Richard R. Stevenson (born February 11, 1945) is an American former member of the Pennsylvania House of Representatives, elected in 2000 to represent the 8th District. He retired in 2014.

During his time in the legislature, Stevenson served on the House Appropriations, Judiciary and Professional Licensure Committees.

==Career==
Stevenson served for eight years on the borough council of Grove City, Pennsylvania from 1985 to 1993, including five years as the council president. In 1996, Stevenson joined the Mercer County Board of Commissioners and was elected chairman.

Stevenson was first elected to the House in 2000 to replace Howard Fargo. That year, he defeated the Armstrong County district attorney, George Kepple, in the Republican primary election with 55% of the vote. In the general election, Stevenson defeated James Coulter, taking over 63% of the vote.

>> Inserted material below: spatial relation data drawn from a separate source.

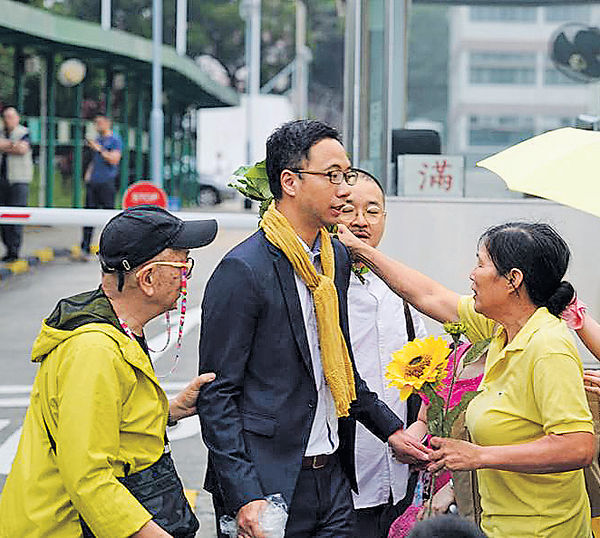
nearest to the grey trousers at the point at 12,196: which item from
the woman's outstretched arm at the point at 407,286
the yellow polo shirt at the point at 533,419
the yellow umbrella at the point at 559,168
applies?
the woman's outstretched arm at the point at 407,286

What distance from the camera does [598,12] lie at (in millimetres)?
11547

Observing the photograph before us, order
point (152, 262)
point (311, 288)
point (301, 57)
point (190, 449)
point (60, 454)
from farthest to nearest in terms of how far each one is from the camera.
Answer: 1. point (301, 57)
2. point (190, 449)
3. point (311, 288)
4. point (152, 262)
5. point (60, 454)

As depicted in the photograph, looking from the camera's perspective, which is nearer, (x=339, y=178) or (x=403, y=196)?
(x=339, y=178)

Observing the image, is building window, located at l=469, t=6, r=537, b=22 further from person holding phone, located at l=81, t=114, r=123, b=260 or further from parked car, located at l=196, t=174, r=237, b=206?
parked car, located at l=196, t=174, r=237, b=206

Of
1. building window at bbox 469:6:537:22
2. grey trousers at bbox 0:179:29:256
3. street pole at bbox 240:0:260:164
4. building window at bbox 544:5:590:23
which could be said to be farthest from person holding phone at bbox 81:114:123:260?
street pole at bbox 240:0:260:164

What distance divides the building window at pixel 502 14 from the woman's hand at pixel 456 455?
8.44 meters

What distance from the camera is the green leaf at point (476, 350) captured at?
12.5ft

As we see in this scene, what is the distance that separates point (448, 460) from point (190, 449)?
4770 millimetres

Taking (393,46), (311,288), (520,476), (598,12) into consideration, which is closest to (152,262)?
(311,288)

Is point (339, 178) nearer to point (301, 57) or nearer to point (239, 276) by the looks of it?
point (239, 276)

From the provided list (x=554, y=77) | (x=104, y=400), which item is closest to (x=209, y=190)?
(x=554, y=77)

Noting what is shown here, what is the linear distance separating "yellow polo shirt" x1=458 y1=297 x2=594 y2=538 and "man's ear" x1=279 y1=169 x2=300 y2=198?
0.81 metres

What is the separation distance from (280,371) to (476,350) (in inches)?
28.6

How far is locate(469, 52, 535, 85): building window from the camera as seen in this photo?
39.2 ft
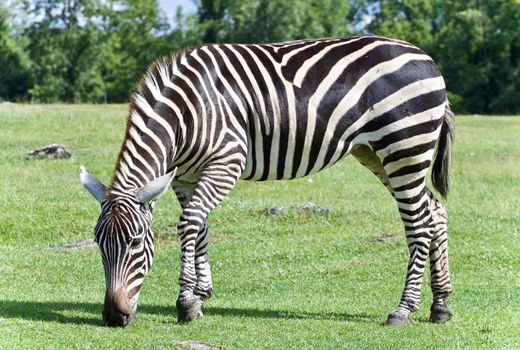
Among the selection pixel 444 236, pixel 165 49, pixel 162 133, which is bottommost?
pixel 165 49

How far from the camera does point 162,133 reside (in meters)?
9.93

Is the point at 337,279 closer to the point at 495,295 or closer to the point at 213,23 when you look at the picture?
the point at 495,295

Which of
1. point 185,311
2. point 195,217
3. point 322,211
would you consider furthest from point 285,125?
point 322,211

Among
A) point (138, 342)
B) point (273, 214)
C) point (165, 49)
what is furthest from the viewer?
point (165, 49)

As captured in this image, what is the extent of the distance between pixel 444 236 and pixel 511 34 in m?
62.6

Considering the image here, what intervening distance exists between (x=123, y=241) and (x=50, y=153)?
13613mm

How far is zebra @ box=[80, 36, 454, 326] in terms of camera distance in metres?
10.1

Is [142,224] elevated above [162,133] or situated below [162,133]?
below

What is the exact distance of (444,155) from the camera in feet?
38.1

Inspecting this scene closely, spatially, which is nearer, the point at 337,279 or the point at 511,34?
the point at 337,279

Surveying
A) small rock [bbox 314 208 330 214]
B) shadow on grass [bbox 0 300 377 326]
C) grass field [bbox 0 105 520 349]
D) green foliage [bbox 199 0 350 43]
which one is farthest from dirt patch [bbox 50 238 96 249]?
green foliage [bbox 199 0 350 43]

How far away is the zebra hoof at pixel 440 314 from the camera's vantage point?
10758 millimetres

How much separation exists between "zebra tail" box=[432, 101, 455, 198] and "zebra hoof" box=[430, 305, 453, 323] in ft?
5.16

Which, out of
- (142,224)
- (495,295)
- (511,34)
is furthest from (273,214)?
(511,34)
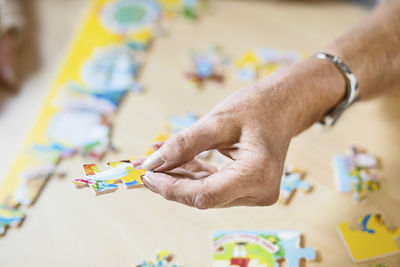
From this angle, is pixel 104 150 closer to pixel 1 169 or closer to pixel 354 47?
pixel 1 169

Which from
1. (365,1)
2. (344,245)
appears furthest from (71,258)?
(365,1)

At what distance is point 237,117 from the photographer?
89 centimetres

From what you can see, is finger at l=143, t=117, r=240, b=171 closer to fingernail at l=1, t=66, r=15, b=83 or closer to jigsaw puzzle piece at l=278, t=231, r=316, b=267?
jigsaw puzzle piece at l=278, t=231, r=316, b=267

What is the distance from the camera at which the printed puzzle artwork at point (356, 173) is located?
1.05 m

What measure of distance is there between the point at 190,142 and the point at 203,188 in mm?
103

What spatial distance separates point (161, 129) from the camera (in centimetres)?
120

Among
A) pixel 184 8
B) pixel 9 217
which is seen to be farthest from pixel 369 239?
pixel 184 8

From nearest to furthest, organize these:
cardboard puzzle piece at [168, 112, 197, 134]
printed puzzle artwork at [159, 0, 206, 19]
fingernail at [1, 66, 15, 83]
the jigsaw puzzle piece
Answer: the jigsaw puzzle piece → cardboard puzzle piece at [168, 112, 197, 134] → fingernail at [1, 66, 15, 83] → printed puzzle artwork at [159, 0, 206, 19]

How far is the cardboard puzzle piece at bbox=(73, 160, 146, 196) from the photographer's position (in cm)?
79

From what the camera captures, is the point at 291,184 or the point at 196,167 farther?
the point at 291,184

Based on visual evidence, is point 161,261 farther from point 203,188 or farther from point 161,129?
point 161,129

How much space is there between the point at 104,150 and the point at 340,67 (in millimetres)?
642

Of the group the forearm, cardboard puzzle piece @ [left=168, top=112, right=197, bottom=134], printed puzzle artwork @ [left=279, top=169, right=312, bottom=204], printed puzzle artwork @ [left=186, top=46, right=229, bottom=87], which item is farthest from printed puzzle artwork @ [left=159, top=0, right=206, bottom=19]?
printed puzzle artwork @ [left=279, top=169, right=312, bottom=204]

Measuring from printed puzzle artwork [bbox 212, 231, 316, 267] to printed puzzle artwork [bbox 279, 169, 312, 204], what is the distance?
0.10 meters
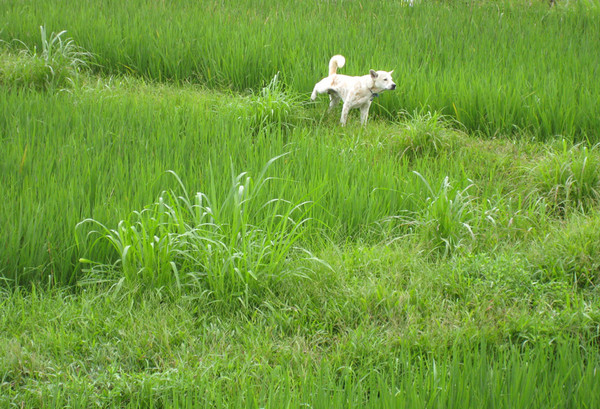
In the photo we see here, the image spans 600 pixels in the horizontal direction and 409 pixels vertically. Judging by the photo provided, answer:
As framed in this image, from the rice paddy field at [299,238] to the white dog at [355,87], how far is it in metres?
0.22

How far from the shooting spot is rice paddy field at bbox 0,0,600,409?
7.96 feet

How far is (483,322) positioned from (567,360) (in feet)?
1.75

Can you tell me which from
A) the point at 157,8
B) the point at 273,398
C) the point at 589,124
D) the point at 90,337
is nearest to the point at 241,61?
the point at 157,8

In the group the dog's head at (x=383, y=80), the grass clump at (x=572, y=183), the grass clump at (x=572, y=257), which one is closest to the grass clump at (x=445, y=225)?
the grass clump at (x=572, y=257)

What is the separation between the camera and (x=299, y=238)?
3566 mm

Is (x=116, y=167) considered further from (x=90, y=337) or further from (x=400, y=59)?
(x=400, y=59)

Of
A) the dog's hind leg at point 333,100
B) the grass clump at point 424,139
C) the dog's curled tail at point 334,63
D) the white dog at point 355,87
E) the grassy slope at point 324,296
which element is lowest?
the grassy slope at point 324,296

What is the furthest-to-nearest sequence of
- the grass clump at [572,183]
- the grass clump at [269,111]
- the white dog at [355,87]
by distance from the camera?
the grass clump at [269,111]
the white dog at [355,87]
the grass clump at [572,183]

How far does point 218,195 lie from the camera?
12.1 feet

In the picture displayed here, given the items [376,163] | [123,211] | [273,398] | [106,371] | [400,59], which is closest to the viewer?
[273,398]

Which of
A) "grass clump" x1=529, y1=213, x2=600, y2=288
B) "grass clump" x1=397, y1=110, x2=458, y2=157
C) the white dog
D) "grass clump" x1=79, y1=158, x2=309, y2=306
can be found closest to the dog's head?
the white dog

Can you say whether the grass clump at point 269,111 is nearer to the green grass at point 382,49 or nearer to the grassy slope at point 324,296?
the grassy slope at point 324,296

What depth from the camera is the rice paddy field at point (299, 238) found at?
2.43 m

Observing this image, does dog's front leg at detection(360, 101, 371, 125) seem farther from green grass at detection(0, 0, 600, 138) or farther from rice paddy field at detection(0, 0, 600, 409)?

Stevenson won re-election to each succeeding session of the House. Beginning in 2004, he ran unopposed in the primary and general elections.

==Personal==
Stevenson served in the United States Air Force from 1968 to 1972 and became a sergeant. He served as Korean Language Specialist with the Air Force Security Service. Stevenson received a Bachelor of Arts degree from St. Francis College in New York and a Master of Business Administration from Suffolk University in Massachusetts. He and his wife have two children, Sarah Hatfield and Emily Vallozzi, and six grandchildren.